Previous studies indicated that direct interaction of TEC with FGF2, resulting in Tyr82 phosphorylation [1], regulated FGF2 secretion. In this new study, the authors detected high TEC expression in undifferentiated hPSCs and during early stages of differentiation, leading to TEC-FGF2 interaction and the phosphorylation of a low molecular weight variant of FGF2, whose secretion activates autocrine/paracrine FGF signaling to promote pluripotency [3]. However, TEC also promoted the phosphorylation a high molecular weight variant of FGF2 in hPSCs [4, 5]. 

Interestingly, TEC knockdown in hPSCs resulted in significantly lower FGF2 secretion and this, in turn, impaired the proliferation and self-renewal capacity of the affected hPSCs and prompted differentiation. However, the loss of TEC boosted differentiation preferably to neural lineage at the expense of cardiac/mesodermal differentiation, suggesting the involvement of TEC in early neuroectodermal/mesendodermal fate decisions.

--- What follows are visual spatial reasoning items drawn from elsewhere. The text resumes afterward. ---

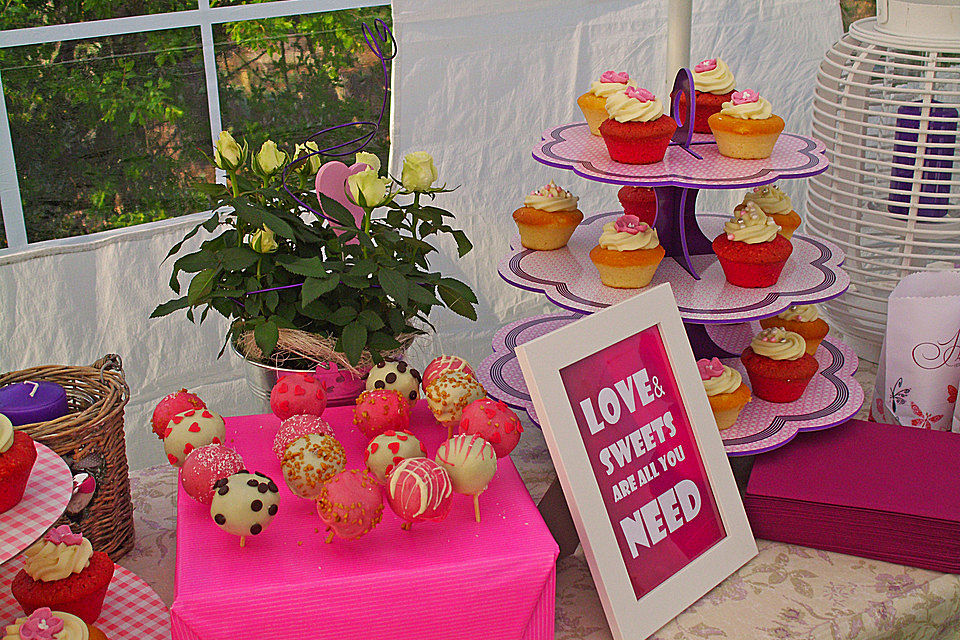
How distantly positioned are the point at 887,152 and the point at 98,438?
1.09 m

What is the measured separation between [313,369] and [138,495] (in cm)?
27

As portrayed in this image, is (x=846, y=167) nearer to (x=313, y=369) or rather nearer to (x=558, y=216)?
(x=558, y=216)

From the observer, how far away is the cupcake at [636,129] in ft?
3.40

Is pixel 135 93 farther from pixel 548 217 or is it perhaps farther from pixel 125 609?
pixel 125 609

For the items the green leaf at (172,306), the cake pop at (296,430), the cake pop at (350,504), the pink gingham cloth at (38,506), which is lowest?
the cake pop at (350,504)

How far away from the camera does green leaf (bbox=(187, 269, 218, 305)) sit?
38.3 inches

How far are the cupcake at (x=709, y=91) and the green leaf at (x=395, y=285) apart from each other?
0.47 metres

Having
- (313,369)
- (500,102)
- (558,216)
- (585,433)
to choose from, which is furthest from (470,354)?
(585,433)

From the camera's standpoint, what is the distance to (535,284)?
3.53 ft

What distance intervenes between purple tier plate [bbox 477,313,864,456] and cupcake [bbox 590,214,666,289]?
0.57ft

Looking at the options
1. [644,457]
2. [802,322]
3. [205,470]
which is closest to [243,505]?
[205,470]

This new study identifies TEC as an essential part of the FGF2-mediated pluripotency machinery and further widens our knowledge base on the maintenance of pluripotency in human cells. Keep the Stem Cells Portal a click away to keep in touch with all the new pluripotency-associated factors!

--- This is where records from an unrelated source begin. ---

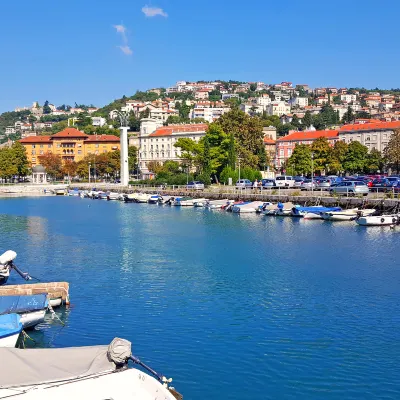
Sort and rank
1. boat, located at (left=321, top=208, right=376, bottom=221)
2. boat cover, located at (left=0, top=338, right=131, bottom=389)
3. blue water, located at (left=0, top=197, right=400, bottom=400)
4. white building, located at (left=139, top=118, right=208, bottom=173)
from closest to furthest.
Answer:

  1. Ebert AD, Laussmann M, Wegehingel S, et al. Tec-kinase-mediated phosphorylation of fibroblast growth factor 2 is essential for unconventional secretion. Traffic 2010;11:813-826.
  2. Vanova T, Konecna Z, Zbonakova Z, et al. Tyrosine Kinase Expressed in Hepatocellular Carcinoma, TEC, Controls Pluripotency and Early Cell Fate Decisions of Human Pluripotent Stem Cells via Regulation of Fibroblast Growth Factor-2 Secretion. Stem Cells 2017;35:2050-2059.
  3. Florkiewicz RZ, Majack RA, Buechler RD, et al. Quantitative export of FGF-2 occurs through an alternative, energy-dependent, non-ER/Golgi pathway. J Cell Physiol 1995;162:388-399.
  4. Dvorak P, Dvorakova D, Koskova S, et al. Expression and potential role of fibroblast growth factor 2 and its receptors in human embryonic stem cells. Stem Cells 2005;23:1200-1211.
  5. Eiselleova L, Matulka K, Kriz V, et al. A complex role for FGF-2 in self-renewal, survival, and adhesion of human embryonic stem cells. Stem Cells 2009;27:1847-1857.